##### SUPPLIED TEXT #####
# cleaning grill grates...



## mkorish (Mar 1, 2020)

Im a new Rec Tec owner and im loving the grill but im wondering....
1) Whats the best way to clean the grates?
2) Whats the best grate cleaning brush to use?


----------



## whistlepig (Mar 1, 2020)

I soak my grates with dish soap for a while and use this to get the hard stuff off. I don't care much for brushes.



			Robot or human?


----------



## old sarge (Mar 1, 2020)

I have a propane grill and I just run it very hot for 10 or so minutes to burn off the cooked on bits.  Then a good brushing with a regular grill brush.   Grill grates are stainless steel.


----------



## whistlepig (Mar 1, 2020)

My  grates are porcelain enamel coated (Weber). They are probably well over twenty years old now. I don't spray them with non stick spray or coat them in any way before cooking. Porcelain is pretty nice.


----------



## sawhorseray (Mar 2, 2020)

Grill brush. RAY


----------



## HalfSmoked (Mar 2, 2020)

Not sure what the answer is for sure I do use a grill brush. But there are those that will say no way because you can get metal pieces off the brush. Being careful and inspect to avoid this and replace a worn out brush.

Warren


----------
#####
*PROBLEMS TO WORK ON*
A. Can you retype the part of the grill grate thread that opens with the words containing "## sawhorseray (Mar" and closes with "worn out brush."?
B. Which distinct usernames post in the grill grate thread? List each one once.
C. Does the grill grate thread support each statement? (i) The grates on old sarge's propane grill are stainless steel. (ii) whistlepig sprays the porcelain grates with non-stick spray before cooking. (iii) HalfSmoked uses a grill brush. Answer yes or no for each and quote the deciding words.
##### MATERIAL SHOWN #####
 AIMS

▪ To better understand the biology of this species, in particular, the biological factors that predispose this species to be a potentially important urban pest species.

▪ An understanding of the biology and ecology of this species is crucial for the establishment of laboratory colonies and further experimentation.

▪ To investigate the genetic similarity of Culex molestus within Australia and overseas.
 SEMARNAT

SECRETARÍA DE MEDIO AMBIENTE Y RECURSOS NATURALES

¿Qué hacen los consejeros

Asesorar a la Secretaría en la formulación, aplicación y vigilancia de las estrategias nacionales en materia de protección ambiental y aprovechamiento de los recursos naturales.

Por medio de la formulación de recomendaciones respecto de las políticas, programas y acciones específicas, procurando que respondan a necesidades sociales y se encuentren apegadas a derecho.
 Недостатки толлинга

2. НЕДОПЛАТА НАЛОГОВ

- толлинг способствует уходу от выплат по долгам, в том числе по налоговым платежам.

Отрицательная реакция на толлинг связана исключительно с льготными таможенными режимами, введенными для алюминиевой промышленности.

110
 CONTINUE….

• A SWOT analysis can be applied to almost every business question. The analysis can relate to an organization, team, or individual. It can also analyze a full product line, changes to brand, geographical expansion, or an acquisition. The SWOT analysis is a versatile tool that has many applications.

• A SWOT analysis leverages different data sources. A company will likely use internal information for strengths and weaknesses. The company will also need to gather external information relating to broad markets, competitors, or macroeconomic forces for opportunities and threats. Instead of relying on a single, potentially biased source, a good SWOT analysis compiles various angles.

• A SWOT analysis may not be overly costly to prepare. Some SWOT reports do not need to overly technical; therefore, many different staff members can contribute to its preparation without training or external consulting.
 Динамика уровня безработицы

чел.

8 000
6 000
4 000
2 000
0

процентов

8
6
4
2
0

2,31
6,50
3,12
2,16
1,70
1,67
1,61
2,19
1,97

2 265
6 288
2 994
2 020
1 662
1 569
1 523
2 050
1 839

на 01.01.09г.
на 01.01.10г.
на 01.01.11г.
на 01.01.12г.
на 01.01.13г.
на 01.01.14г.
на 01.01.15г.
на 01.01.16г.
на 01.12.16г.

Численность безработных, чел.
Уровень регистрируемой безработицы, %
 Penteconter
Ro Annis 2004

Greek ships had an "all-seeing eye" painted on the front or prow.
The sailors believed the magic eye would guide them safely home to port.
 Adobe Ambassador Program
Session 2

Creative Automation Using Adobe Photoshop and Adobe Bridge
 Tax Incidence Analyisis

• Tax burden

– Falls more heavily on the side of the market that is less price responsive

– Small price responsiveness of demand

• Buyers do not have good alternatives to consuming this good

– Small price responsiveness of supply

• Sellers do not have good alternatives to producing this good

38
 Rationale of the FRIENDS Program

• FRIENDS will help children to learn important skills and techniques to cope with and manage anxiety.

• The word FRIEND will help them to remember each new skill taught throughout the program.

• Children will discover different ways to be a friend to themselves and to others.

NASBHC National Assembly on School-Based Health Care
#####
*COMPLETED EXERCISE*
A.
## sawhorseray (Mar 2, 2020)

Grill brush. RAY


----------



## HalfSmoked (Mar 2, 2020)

Not sure what the answer is for sure I do use a grill brush. But there are those that will say no way because you can get metal pieces off the brush. Being careful and inspect to avoid this and replace a worn out brush.

B. mkorish, whistlepig, old sarge, sawhorseray, HalfSmoked

C.
(i) Yes: "Grill grates are stainless steel."
(ii) No: "I don't spray them with non stick spray or coat them in any way before cooking."
(iii) Yes: "I do use a grill brush."